In 2013, an estimated 17.8 million people lived in the Chesapeake Bay watershed, up from 17.7 million in 2012. Experts predict the watershed’s population will increase to 21.4 million by 2040.
Date created: Aug 05 2011 / Download
This map shows population estimates within the Chesapeake Bay watershed on a county-by-county basis for the year 2010. These are actual Census Bureau population figures provided after the last decennial census (2010). However, for counties not completely within the Chesapeake Bay watershed, the population numbers were derived as a proportion of the total county based on land area.
Each person that lives in the Chesapeake Bay watershed affects the Bay ecosystem. We consume natural resources; we pollute the air, land and water; and we alter forests and wetlands to fit our needs. The health of our rivers and streams is directly tied to population growth, and the decline of the Bay is directly linked to the rise in the number of people that live in its watershed.
Long-term trend (1950-2013)
Over the last six decades, the Chesapeake Bay watershed’s population has increased 113 percent. In 1950, an estimated 8.4 million people lived in the watershed. By 2013, this number had jumped to 17.8 million.

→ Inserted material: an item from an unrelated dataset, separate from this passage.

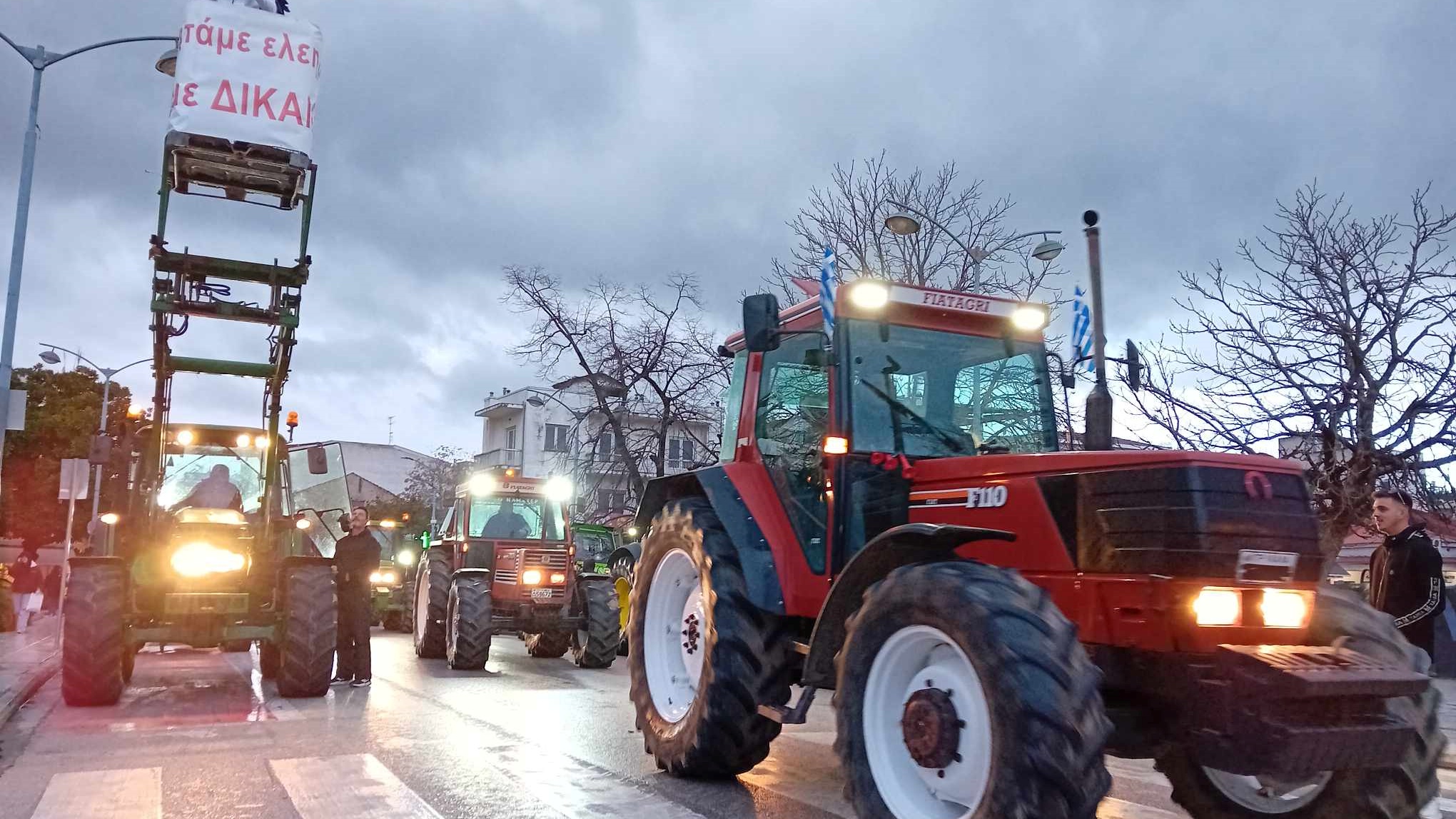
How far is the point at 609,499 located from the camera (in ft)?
129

Short-term trend (2003-2013)
Over the last decade, the watershed’s population has increased 10 percent. This is lower than the 10.3 percent increase seen in the 1990s and the 11.6 percent increase seen in the 1980s.
Change from previous year (2012-2013)
In 2013, an estimated 17.8 million (17,846,104) people lived in the Chesapeake Bay watershed, up from 17.7 million (17,713,077) in 2012.
Variations in population growth
Although the watershed’s population continues to rise, growth varies from state to state and region to region. For instance, an estimated 70 percent of the watershed’s population lives in Maryland and Virginia (with 5.9 million people in Maryland and 6.6 million in Virginia). And while the population of the District of Columbia is expected to rise in the foreseeable future, other watershed states are predicting slow population declines through 2030.